[DOCUMENT TEXT]:
□ □ □ □
There are compilers and there are compilers

Discussion of chess software programming and technical issues.

Moderators: hgm, Rebel, chrisw

OneTrickPony
Posts: 157
Joined: Tue Apr 30, 2013 1:29 am

Re: There are compilers and there are compilers

Post by OneTrickPony »

Interesting, I downloaded ICC trial lately and tested it on several things from toy n-queens puzzle solver through simple sudoku solver to advanced poker equilibrium solver and GCC (4.8.1) performed significantly better for both single threaded and multi threaded (openMP) code.
I am not competent enough to say why is that but it would be useful if you give the compiler options for both. It's easy to miss some useful ones for GCC
zullil
Posts: 6442
Joined: Tue Jan 09, 2007 12:31 am
Location: PA USA
Full name: Louis Zulli

Re: There are compilers and there are compilers

Post by zullil »

OneTrickPony wrote:Interesting, I downloaded ICC trial lately and tested it on several things from toy n-queens puzzle solver through simple sudoku solver to advanced poker equilibrium solver and GCC (4.8.1) performed significantly better for both single threaded and multi threaded (openMP) code.
I am not competent enough to say why is that but it would be useful if you give the compiler options for both. It's easy to miss some useful ones for GCC
What CPU did you compile for?
bob
Posts: 20943
Joined: Mon Feb 27, 2006 7:30 pm
Location: Birmingham, AL

Re: There are compilers and there are compilers

Post by bob »

Joost Buijs wrote:
bob wrote:
Joost Buijs wrote:
ymatioun wrote:New Intel Xeon CPUs include something called "Transaction Synchronization Extensions".

I don't know exactly how they work, but those instructions were specifically designed to reduce synch overhead. Perhaps ICC emits those instructions, while GCC most certainly does not? That would explain why improvement only happens in parallel search.
TSX is disabled on all Haswell processors because there is an error in the implementation.
I think the E5-2660v2 is a Haswell processor, the performance increase Bob sees must have an other explanation.
BTW this is a v3 chip

model name : Intel(R) Xeon(R) CPU E5-2660 v3 @ 2.60GHz
The v3 doesn't have TSX either.

http://ark.intel.com/nl/products/81706/ ... e-2_60-GHz
I didn't intend to imply anything about TSX. Not a big fan...
User avatar
stegemma
Posts: 859
Joined: Mon Aug 10, 2009 10:05 pm
Location: Italy
Full name: Stefano Gemma

Re: There are compilers and there are compilers

Post by stegemma »

bob wrote:[...]
Fixed depth shows the same thing as fixed time here. Intel compiler produces an executable over 10% faster. Fixed depth or fixed time doesn't matter a bit here when I am just measuring the effectiveness of the compiler.
□ □ □ □
[DATA EXTRACT]:

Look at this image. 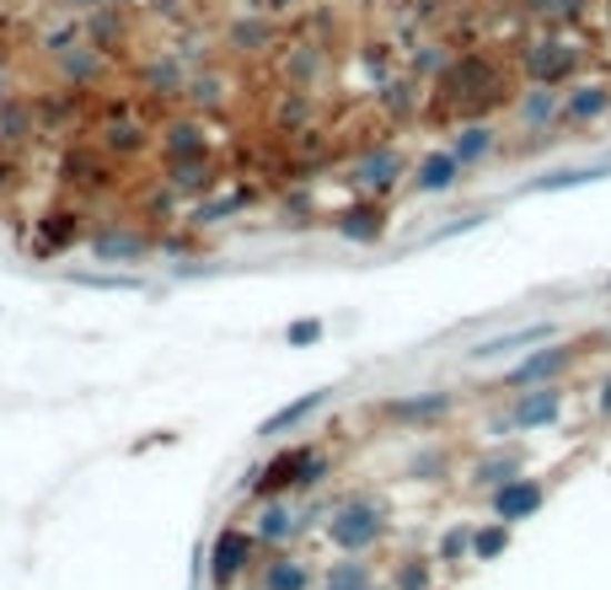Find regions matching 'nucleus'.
□ □ □ □
[SET TASKS]:
A: In the compiler discussion thread, which version of GCC did OneTrickPony test against the ICC trial?
B: Reproduce the compiler discussion thread word for word from "TSX is disabled" to "an other explanation.".

[ANSWERS FOR THIS EXERCISE]:
A: GCC 4.8.1

B:
TSX is disabled on all Haswell processors because there is an error in the implementation.
I think the E5-2660v2 is a Haswell processor, the performance increase Bob sees must have an other explanation.